息子と心から楽しめたキャッチボール

25年の初冬、45歳になった河本さんに、対面取材としては2年ぶりに再会した。この年、息子は公立中学校に進学し、妻は部長に昇進した。自身も同時に、8年前に再就職したIT企業で地域限定正社員を経て、正社員となった。

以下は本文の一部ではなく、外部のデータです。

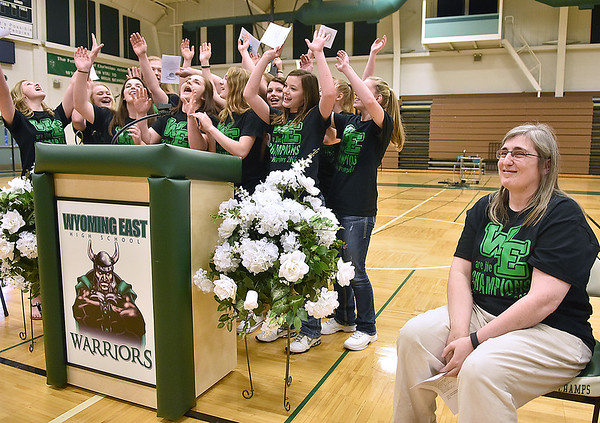 (Brad Davis/The Register-Herald) Wyoming East head coach Angie Boninsegna, right, looks to the crowd with a smile as her singing Lady Warriors perform one of their now famous routines at the conclusion of a ceremony celebrating the school's first ever girls basketball state championship Monday evening in the school's gymnasium.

奥田祥子『抱え込む男たち ケアで読み解く生きづらさの正体』(朝日新書)
奥田祥子『抱え込む男たち ケアで読み解く生きづらさの正体』(朝日新書)

「夫婦と子どもの3人がともに新たな節目を迎えて……僕だけが周回遅れのような気がしないでもないですが、あっ、はは……何とか2人に追いついて、無理せず、でも前を向いて少しずつでも前進していければと思っています。まだ道半ばですが、お互いに心を通わせることのできる息子、そして妻との関係を維持していければと……。今ようやく、そう、言えるようになった気がしています」

「息子さんとの関係がうまくいき始めたきっかけは、何だったのでしょうか?」

「キャッチボール、ですね。同居を再開してからしばらくして少年野球チームに入ったので、自主練習を兼ねて、初めて息子とキャッチボールをしたんです。英会話でもクラシック音楽でもなく、またお受験勉強でもなく、本当はこれを一緒に楽しみたかったんだな、って気づきました。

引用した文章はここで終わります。